Chegas ao café, pedes o teu galão e vem aquele pacotinho de açúcar de sempre. Um gesto tão automático que nem pensas nele. Pois é precisamente esse pequeno hábito que a União Europeia quer mudar e as novas regras para as embalagens já começaram a entrar em vigor esta quarta-feira. Mas atenção, para não andares desinformado: nem tudo muda de um dia para o outro. Há coisas que arrancam agora e outras que só chegam nos próximos anos. Vamos por partes, para perceberes exatamente o que te espera. De qualquer forma é o adeus aos pacotinhos de açúcar e não só.
Adeus aos pacotinhos de açúcar: mas o que começa mesmo esta quarta-feira
A primeira mudança a entrar em campo tem a ver com os chamados “químicos eternos”, os PFAS. São substâncias usadas nas embalagens porque repelem água e gordura, aparecem em caixas de pizza, sacos de pipocas de micro-ondas, papel de padaria e embalagens de fast food.

O problema é que estes compostos são altamente persistentes: não desaparecem do ambiente e acumulam-se nos organismos. Por isso, a partir de agora, passam a existir limites à sua presença nas embalagens que tocam nos alimentos. Produtores e importadores ficam também obrigados a dar mais informação, para que qualquer produto possa ser rastreado até à origem se houver incumprimento.
Ou seja: o que arranca já esta quarta são os limites aos PFAS. Os pacotinhos de açúcar são outra história e é aí que muita gente se confunde.
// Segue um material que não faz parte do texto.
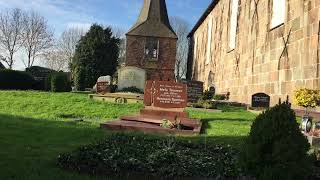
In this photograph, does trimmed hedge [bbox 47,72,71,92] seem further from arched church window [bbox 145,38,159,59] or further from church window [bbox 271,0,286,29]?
arched church window [bbox 145,38,159,59]

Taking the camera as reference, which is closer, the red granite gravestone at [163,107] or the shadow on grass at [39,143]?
the shadow on grass at [39,143]

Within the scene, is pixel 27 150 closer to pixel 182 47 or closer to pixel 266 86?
pixel 266 86

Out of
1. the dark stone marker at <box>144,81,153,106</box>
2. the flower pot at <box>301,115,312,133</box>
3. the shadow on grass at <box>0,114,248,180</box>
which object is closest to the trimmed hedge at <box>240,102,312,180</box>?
the shadow on grass at <box>0,114,248,180</box>

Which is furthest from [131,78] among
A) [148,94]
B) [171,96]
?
[171,96]

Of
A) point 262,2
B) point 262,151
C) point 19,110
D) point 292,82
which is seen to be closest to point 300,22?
point 292,82

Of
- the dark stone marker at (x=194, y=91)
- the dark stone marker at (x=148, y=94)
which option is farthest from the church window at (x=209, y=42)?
the dark stone marker at (x=148, y=94)

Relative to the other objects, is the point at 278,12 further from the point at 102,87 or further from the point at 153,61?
the point at 153,61

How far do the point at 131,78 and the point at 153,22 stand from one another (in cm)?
3047

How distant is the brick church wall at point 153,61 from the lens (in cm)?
5628

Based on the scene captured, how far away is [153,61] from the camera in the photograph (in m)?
57.4

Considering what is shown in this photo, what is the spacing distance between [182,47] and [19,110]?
67.8m

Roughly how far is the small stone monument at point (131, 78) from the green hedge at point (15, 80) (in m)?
6.80

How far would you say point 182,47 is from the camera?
86.4 metres

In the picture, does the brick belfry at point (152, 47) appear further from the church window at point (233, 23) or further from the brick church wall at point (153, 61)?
the church window at point (233, 23)
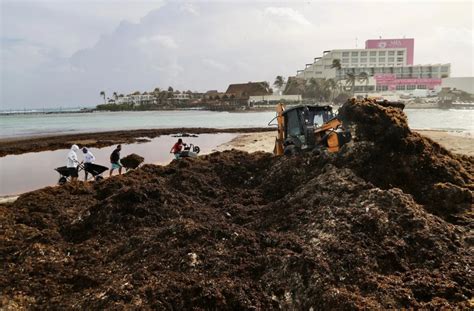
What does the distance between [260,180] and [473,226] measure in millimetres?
5066

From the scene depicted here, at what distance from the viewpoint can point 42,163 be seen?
20828 millimetres

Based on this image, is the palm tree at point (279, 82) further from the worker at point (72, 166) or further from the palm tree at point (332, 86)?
the worker at point (72, 166)

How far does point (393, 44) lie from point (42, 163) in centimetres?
12267

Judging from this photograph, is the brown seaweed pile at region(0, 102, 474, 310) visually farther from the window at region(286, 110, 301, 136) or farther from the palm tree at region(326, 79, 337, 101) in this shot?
the palm tree at region(326, 79, 337, 101)

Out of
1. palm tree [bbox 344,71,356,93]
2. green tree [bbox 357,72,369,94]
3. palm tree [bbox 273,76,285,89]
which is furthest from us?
palm tree [bbox 273,76,285,89]

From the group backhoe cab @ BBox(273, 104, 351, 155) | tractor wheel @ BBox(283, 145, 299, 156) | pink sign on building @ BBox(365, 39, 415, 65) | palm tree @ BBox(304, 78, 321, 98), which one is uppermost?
pink sign on building @ BBox(365, 39, 415, 65)

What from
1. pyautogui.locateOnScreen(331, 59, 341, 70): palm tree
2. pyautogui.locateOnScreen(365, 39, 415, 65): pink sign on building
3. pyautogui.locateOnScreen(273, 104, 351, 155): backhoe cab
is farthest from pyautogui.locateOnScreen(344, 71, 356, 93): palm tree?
pyautogui.locateOnScreen(273, 104, 351, 155): backhoe cab

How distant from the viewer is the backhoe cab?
9.63 m

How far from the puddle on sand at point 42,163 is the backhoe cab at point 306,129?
26.5 feet

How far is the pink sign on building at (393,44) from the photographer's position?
121 m

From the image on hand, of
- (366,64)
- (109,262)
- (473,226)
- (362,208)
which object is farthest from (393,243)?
(366,64)

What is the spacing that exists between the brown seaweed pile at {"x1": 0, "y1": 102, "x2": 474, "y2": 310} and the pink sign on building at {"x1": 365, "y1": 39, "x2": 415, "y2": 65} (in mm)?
124468

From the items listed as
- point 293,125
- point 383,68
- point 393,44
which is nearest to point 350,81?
point 383,68

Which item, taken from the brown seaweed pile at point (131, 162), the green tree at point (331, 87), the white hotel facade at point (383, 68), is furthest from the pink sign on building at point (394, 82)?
the brown seaweed pile at point (131, 162)
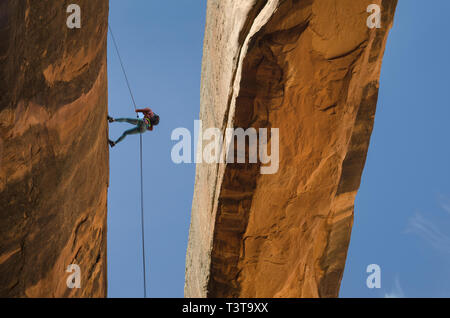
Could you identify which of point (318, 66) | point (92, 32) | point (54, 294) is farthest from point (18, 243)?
point (318, 66)

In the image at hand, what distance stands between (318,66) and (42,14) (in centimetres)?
232

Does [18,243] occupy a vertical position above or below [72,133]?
below

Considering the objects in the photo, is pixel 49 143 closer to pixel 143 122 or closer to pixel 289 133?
pixel 289 133

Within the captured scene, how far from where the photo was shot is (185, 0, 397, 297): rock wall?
3.74 m

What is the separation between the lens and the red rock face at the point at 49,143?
3.43 m

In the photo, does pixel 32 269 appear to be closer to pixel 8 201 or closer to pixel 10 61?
pixel 8 201

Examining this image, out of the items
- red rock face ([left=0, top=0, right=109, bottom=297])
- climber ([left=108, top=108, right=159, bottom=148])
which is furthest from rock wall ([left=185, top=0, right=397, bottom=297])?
climber ([left=108, top=108, right=159, bottom=148])

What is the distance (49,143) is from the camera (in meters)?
3.96

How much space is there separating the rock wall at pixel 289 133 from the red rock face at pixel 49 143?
1277mm

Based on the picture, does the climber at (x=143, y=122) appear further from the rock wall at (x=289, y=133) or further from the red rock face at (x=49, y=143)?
the rock wall at (x=289, y=133)

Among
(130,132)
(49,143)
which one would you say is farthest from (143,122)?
(49,143)

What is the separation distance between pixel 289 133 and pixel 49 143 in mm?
2131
Então e os pacotinhos de açúcar?
Aqui está o esclarecimento importante: o fim das porções individuais de açúcar, molhos e condimentos em hotéis, bares e restaurantes faz parte do mesmo pacote de leis europeias, mas não começa já esta semana. Faz parte de um plano faseado que se estende até 2030.
A lógica é simples: reduzir as embalagens de utilização única, aquelas que usas uma vez e deitas logo fora. Os pacotinhos de açúcar são o exemplo perfeito, pequenos, descartáveis e produzidos aos milhões. A ideia é substituí-los por alternativas, como os dispensadores de açúcar que já vês em alguns cafés.
O calendário completo até 2030
Para ficares com a fotografia toda, é assim que as coisas vão avançar:
Agora (2026): entram os limites aos PFAS nas embalagens em contacto com alimentos e novas exigências de rastreabilidade.
2028: chega um sistema harmonizado de rótulos nas embalagens, para facilitar a reciclagem e baixar custos à indústria.
2030: limites ao espaço vazio dentro das embalagens (adeus às caixas meio vazias), uso obrigatório de plástico reciclado e a exigência de que todas as embalagens sejam recicláveis. É também nesta fase que apertam as restrições às porções individuais.
Há ainda um pormenor que interessa aos consumidores: Bruxelas pediu aos países que, nos primeiros meses, sejam pacientes. Em vez de multas imediatas, a recomendação é privilegiar avisos e esclarecimentos, dando tempo às empresas para se adaptarem. Portanto, não esperes ver mudanças bruscas de um dia para o outro.
O que isto significa para ti
Na prática, vais notar estas alterações aos poucos. Primeiro nas embalagens mais “perigosas” do ponto de vista químico, depois na forma como os produtos são rotulados e, mais para o fim da década, naqueles pequenos hábitos como o pacotinho de açúcar do café.
A intenção é clara: menos lixo, menos químicos preocupantes e embalagens mais fáceis de reciclar. Pode parecer chato ter de mudar rotinas antigas, mas o objetivo é que aquilo que tocas todos os dias, literalmente a caixa da tua pizza, seja mais seguro e menos poluente.